#### [Aufgaben]
1: Nennen Sie alle Arten von Anspielungen, die der Text zum Film Der Leuchtturm aufführt.
2: Was erschwert laut dem Text zum Film Der Leuchtturm neben den Anspielungen eine klare Einordnung der Ereignisse?
3: Schreiben Sie aus dem Text zum Film Der Leuchtturm den Abschnitt ab, der bei „Eine eindeutige Erklärung“ beginnt und bei „Einordung der Ereignisse.“ endet.

#### [Untersuchter Text]
--------------------------------
Eine eindeutige Erklärung für Der Leuchtturm zu finden, ist eigentlich ein Ding der Unmöglichkeit. Zwischen den Träumen, Visionen und dunklen Geheimnissen der beiden Leuchtturmwärter gibt es zum Schluss gleich mehrere Interpretationsebenen, die mehr oder minder gleichwertig dastehen.
Das liegt nicht nur an den unterschiedlichen Lovecraft’schen, mythologischen und psychologischen Anspielungen, die zu unterschiedlichen metaphorischen Lesarten einladen. Auch die neutrale Erzählweise des Films gegenüber seinen unzuverlässigen, oft selbst verwirrten Figuren erschwert eine klare Einordung der Ereignisse.
Handelt es sich bei dem Leuchtturm um eine uralte Gottheit, die den Menschen langsam aber sicher in den Wahnsinn treibt? Oder ist das alles doch das Produkt zweier alkoholdurchtränkter und isolierter Psychen? Was geht hier nur vor sich? Wir haben versucht, etwas Licht in dieses Gewirr aus Symbolen, Träumen, Halluzinationen und Lügen zu bringen.
--------------------------------
#### [Vorliegende Daten]
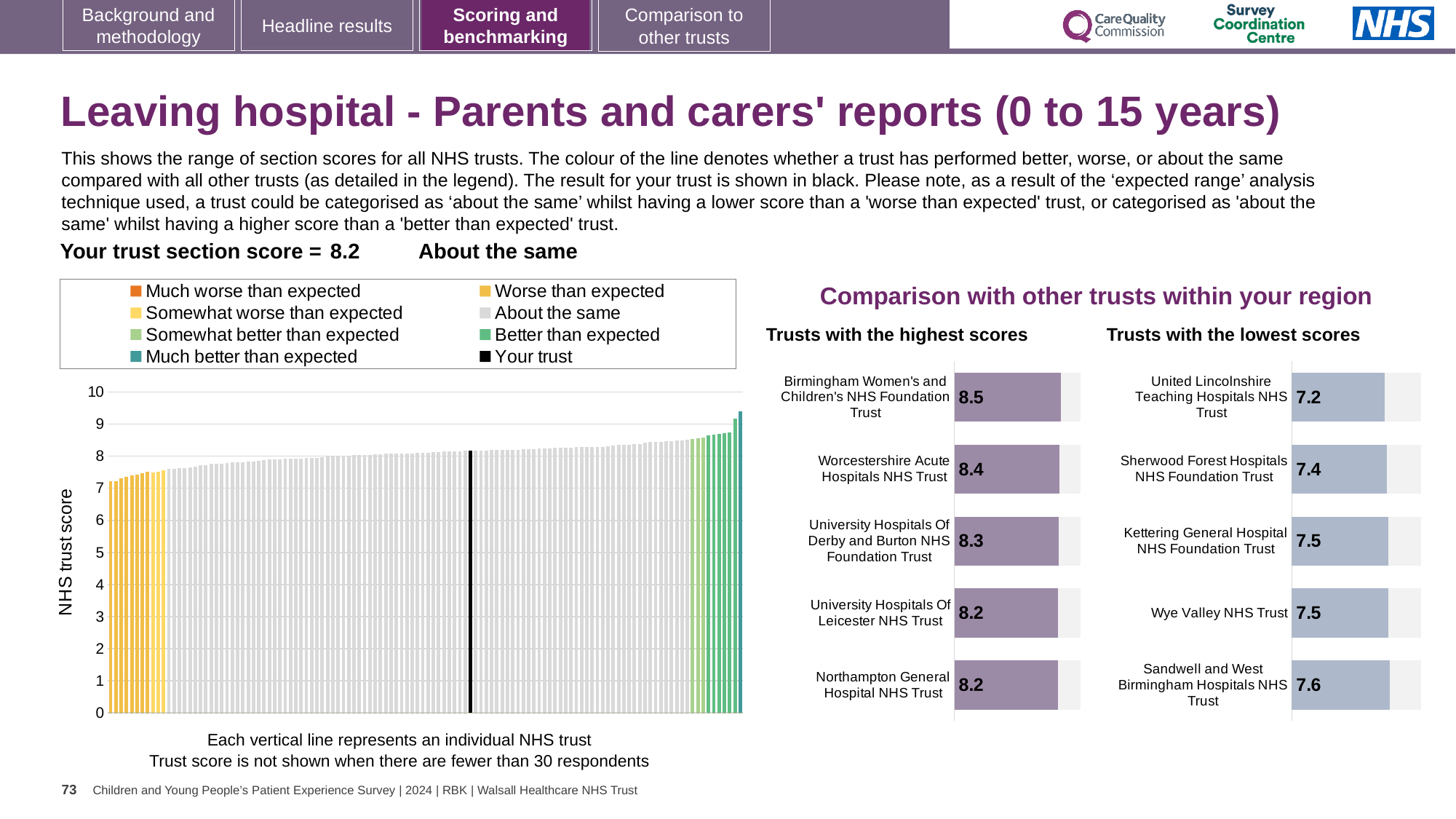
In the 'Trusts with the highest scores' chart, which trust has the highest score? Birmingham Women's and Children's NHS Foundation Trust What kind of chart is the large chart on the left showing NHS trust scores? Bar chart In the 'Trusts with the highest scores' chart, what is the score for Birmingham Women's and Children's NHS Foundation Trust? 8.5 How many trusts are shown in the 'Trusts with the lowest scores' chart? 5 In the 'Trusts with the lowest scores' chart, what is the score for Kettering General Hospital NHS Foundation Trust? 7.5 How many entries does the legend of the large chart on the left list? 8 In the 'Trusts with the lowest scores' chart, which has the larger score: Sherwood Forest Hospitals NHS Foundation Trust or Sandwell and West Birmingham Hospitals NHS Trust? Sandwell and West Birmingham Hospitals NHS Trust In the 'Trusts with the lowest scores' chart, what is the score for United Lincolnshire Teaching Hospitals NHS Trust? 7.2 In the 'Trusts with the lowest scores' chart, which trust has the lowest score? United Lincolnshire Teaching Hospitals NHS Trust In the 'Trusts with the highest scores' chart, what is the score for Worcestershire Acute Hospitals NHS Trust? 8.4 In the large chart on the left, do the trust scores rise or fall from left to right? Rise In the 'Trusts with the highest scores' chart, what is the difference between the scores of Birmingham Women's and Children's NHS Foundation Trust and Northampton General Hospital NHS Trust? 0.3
--------------------------------
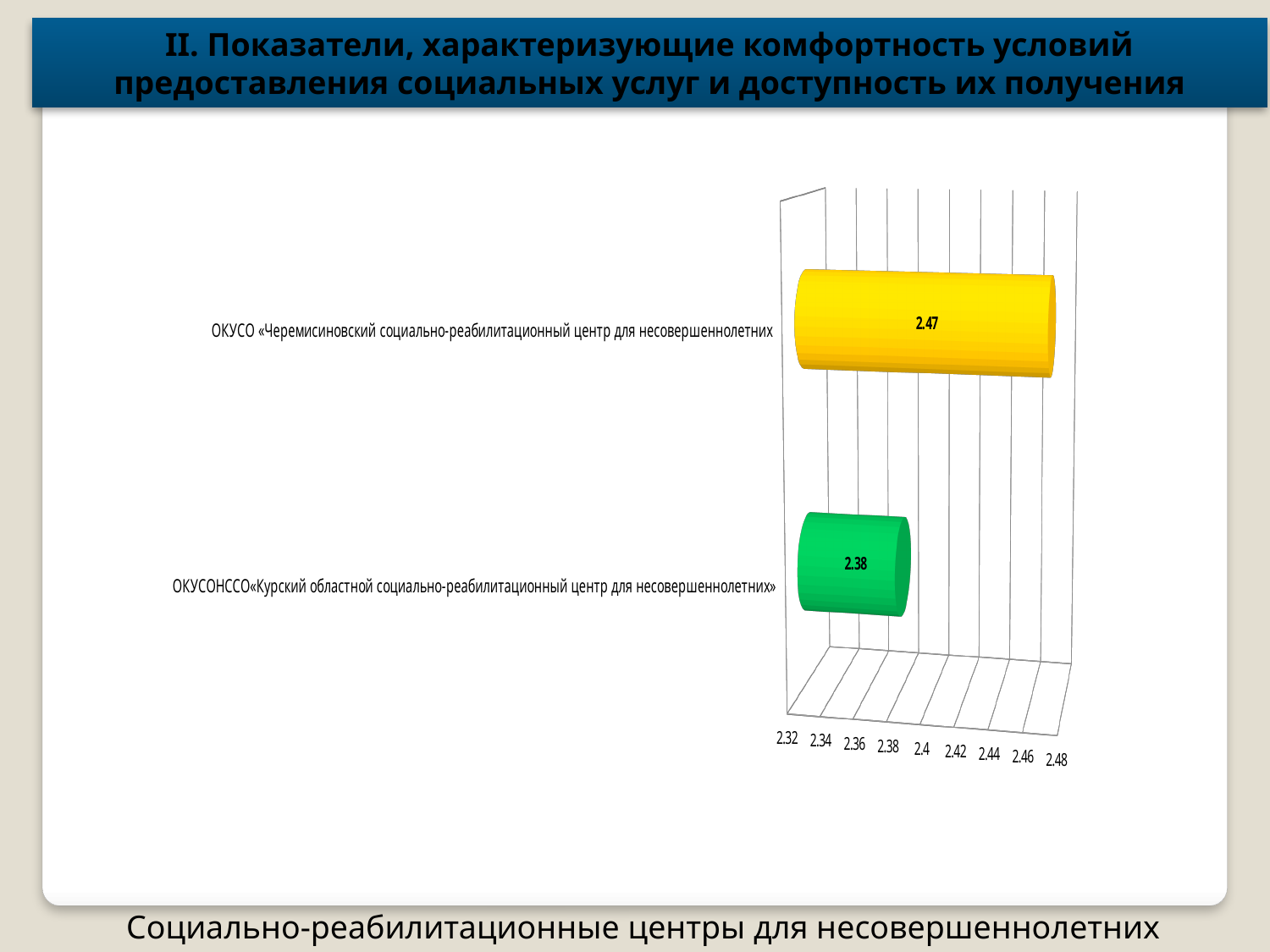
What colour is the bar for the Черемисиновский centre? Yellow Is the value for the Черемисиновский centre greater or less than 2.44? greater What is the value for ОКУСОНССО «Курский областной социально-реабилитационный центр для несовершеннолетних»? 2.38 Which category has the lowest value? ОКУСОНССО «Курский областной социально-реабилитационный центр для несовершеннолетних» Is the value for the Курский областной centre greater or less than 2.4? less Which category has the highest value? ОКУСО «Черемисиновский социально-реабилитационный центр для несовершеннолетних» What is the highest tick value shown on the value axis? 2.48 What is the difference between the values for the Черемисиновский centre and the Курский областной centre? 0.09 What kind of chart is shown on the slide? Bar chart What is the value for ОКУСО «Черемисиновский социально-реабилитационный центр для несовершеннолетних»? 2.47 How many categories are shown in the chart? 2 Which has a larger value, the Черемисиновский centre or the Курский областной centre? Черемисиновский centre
--------------------------------
#### [Ihre Antworten]
1: Lovecraft’sche, mythologische und psychologische Anspielungen

2: Die neutrale Erzählweise des Films gegenüber seinen unzuverlässigen, oft selbst verwirrten Figuren.

3:
Eine eindeutige Erklärung für Der Leuchtturm zu finden, ist eigentlich ein Ding der Unmöglichkeit. Zwischen den Träumen, Visionen und dunklen Geheimnissen der beiden Leuchtturmwärter gibt es zum Schluss gleich mehrere Interpretationsebenen, die mehr oder minder gleichwertig dastehen.
Das liegt nicht nur an den unterschiedlichen Lovecraft’schen, mythologischen und psychologischen Anspielungen, die zu unterschiedlichen metaphorischen Lesarten einladen. Auch die neutrale Erzählweise des Films gegenüber seinen unzuverlässigen, oft selbst verwirrten Figuren erschwert eine klare Einordung der Ereignisse.